By Larry Kotlikoff
September 24, 2013
Larry Kotlikoff: Here's a question I'm posing myself this week: Can we trust Social Security's online advice?
The answer is no. Here's an example, which purports to explain spousal benefits:
A spouse can choose to retire as early as age 62, but doing so may result in a benefit as little as 32.5 percent of the worker's primary insurance amount. A spousal benefit is reduced 25/36 of one percent for each month before normal retirement age, up to 36 months. If the number of months exceeds 36, then the benefit is further reduced 5/12 of one percent per month. This reduction factor is applied to the base spousal benefit, which is 50 percent of the worker's primary insurance amount. For example, if the worker's primary insurance amount is $1,600 and the worker's spouse chooses to begin receiving benefits 36 months before his or her normal retirement age, we first take 50 percent of $1,600 to get an $800 base spousal benefit. Then we compute the reduction factor, which is 36 times 25/36 of one percent, or 25 percent. Applying a 25 percent reduction to the $800 amount gives a spousal benefit of $600. Thus, in this case, the final spousal benefit is 37.5 percent of the primary insurance amount.

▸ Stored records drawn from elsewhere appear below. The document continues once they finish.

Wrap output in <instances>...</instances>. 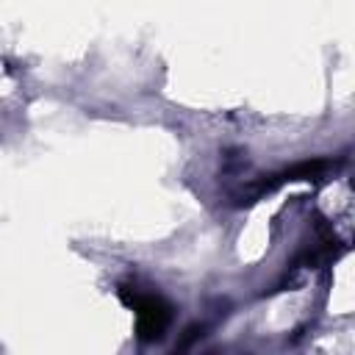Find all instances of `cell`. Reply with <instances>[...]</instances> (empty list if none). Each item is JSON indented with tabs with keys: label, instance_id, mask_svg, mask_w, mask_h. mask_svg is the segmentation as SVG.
<instances>
[{
	"label": "cell",
	"instance_id": "1",
	"mask_svg": "<svg viewBox=\"0 0 355 355\" xmlns=\"http://www.w3.org/2000/svg\"><path fill=\"white\" fill-rule=\"evenodd\" d=\"M125 302L136 311V330L141 341H158L164 338L169 319H172V308L166 300H161L158 294H141V291H122Z\"/></svg>",
	"mask_w": 355,
	"mask_h": 355
}]
</instances>
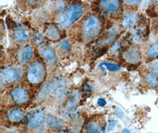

The statement is correct for a spouse with no earnings history. But for a spouse with an earnings history, this sentence is simply wrong: "This reduction factor is applied to the base spousal benefit, which is 50 percent of the worker's primary insurance amount."
The reduction factor is applied not to the base spousal benefit, but to the excess spousal benefit, which is the base spousal benefit minus the spouse's own primary insurance amount (full retirement benefit). If this difference is zero, the excess spousal benefit will be set to zero.